Mit gefährlichen Gütern, die in die Beförderungskategorie 3 und 4 eingestuft oder der Verpackungsgruppe III nach ADR/RID/GGVSE zugeordnet sind, umgegangen wird oder die dort lagern.

Gefahrengruppe IIC:

Sind Bereiche mit chemischen Stoffen, deren Risiken voraussichtlich eine zusätzliche Sonderausrüstung erfordern sowie Bereiche, in denen:

C – Gefahrstoffe in Mengen über 1000 kg gelagert werden

Mit gefährlichen Gütern, die in die Beförderungskategorie 2 eingestuft oder der Verpackungsgruppe II nach ADR/RID/GGVSE zugeordnet sind, umgegangen wird oder die dort lagern.

Industriechemikalien in labortüblichen Mengen

Lager mit größeren Mengen handelsüblicher Produkte, von denen bekannt ist, dass sie im Brandfall C – Gefahrstoffe freisetzten können.

Speditionslager mit Mischlagerung verschiedener gefährlicher Stoffe

Schwimmbäder mit Chloranlagen

Kühllager mit Ammoniak als Kühlmittel

Gefahrengruppe IIIC:

Sind Bereiche mit chemischen Stoffen, deren Risiken nur mit einer zusätzliche Sonderausrüstung und einer externen Fachberatung beherrschbar sind sowie Bereiche, in denen:

Sehr große Mengen gefährliche Chemikalien gelagert werden (z.B. Chemikalien- oder Pflanzenschutzmittellager)

In denen Sprengstoffe erzeugt, gelagert, weiterverarbeitet oder eingesetzt werden

Mit gefährlichen Gütern, die in die Beförderungskategorie 0 und 1 eingestuft oder der Verpackungsgruppe I nach ADR/RID/GGVSE zugeordnet sind, umgegangen wird oder die dort lagern.
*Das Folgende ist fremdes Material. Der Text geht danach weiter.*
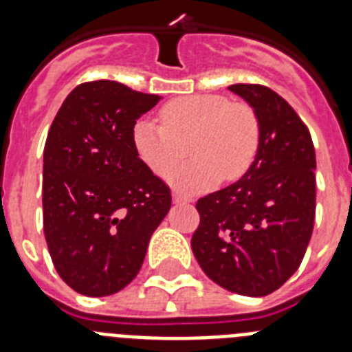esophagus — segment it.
I'll list each match as a JSON object with an SVG mask.
<instances>
[{"instance_id":"1","label":"esophagus","mask_w":352,"mask_h":352,"mask_svg":"<svg viewBox=\"0 0 352 352\" xmlns=\"http://www.w3.org/2000/svg\"><path fill=\"white\" fill-rule=\"evenodd\" d=\"M173 201H174V203H190L192 197H190V195L182 194V192H174Z\"/></svg>"}]
</instances>
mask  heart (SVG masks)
Instances as JSON below:
<instances>
[{"label": "heart", "instance_id": "b5f03b06", "mask_svg": "<svg viewBox=\"0 0 352 352\" xmlns=\"http://www.w3.org/2000/svg\"><path fill=\"white\" fill-rule=\"evenodd\" d=\"M190 137L195 160L167 176L185 190H206L220 179L243 178L257 157L261 126L257 114L243 102L222 95H186L160 109V123L135 121L132 144L139 160L157 176H166L181 156L179 142Z\"/></svg>", "mask_w": 352, "mask_h": 352}]
</instances>
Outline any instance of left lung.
Here are the masks:
<instances>
[{"label": "left lung", "instance_id": "obj_1", "mask_svg": "<svg viewBox=\"0 0 352 352\" xmlns=\"http://www.w3.org/2000/svg\"><path fill=\"white\" fill-rule=\"evenodd\" d=\"M261 126L257 157L239 182L201 197L192 236L199 266L214 284L266 296L300 268L316 219V149L298 113L263 84H232Z\"/></svg>", "mask_w": 352, "mask_h": 352}]
</instances>
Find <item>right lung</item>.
Segmentation results:
<instances>
[{"label":"right lung","mask_w":352,"mask_h":352,"mask_svg":"<svg viewBox=\"0 0 352 352\" xmlns=\"http://www.w3.org/2000/svg\"><path fill=\"white\" fill-rule=\"evenodd\" d=\"M160 102L116 80L72 89L43 148V234L58 275L84 296L130 284L170 208V188L139 160L135 121Z\"/></svg>","instance_id":"obj_1"}]
</instances>
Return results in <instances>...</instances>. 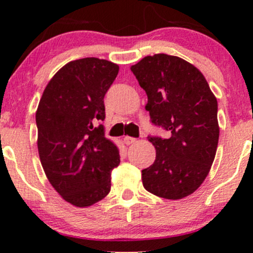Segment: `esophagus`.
I'll return each mask as SVG.
<instances>
[{
	"mask_svg": "<svg viewBox=\"0 0 253 253\" xmlns=\"http://www.w3.org/2000/svg\"><path fill=\"white\" fill-rule=\"evenodd\" d=\"M136 141L135 138H132V136H125L124 138V143L126 145H130V144H134Z\"/></svg>",
	"mask_w": 253,
	"mask_h": 253,
	"instance_id": "esophagus-1",
	"label": "esophagus"
}]
</instances>
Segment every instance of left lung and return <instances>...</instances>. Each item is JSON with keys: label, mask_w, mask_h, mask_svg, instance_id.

Anlagen, die Nach § 1der Zwölfte Verordnung zur Durchführung des Bundesimmissionsschutzgesetzes (Störfall-Verordnung – 12.BimSchV) genehmigungsbedürftig sind.

Militärische Anlagen und Bereiche, in denen Munition und /oder Kampfstoffe vorhanden sind.

Sonstige Bereiche, deren Eigenart im Einsatzfall die Anwesenheit einer fachkundigen Person erforderlich macht.

Gefahrengruppe Transporte:

Störfälle in Verbindung mit Transporten von C Gefahrenstoffe werden allgemein in die Gefahrengruppe IIC zugeordnet.Bei großen Transportmengen kann es notwendig werden, nach Gefahrengruppe IIIC zu handeln.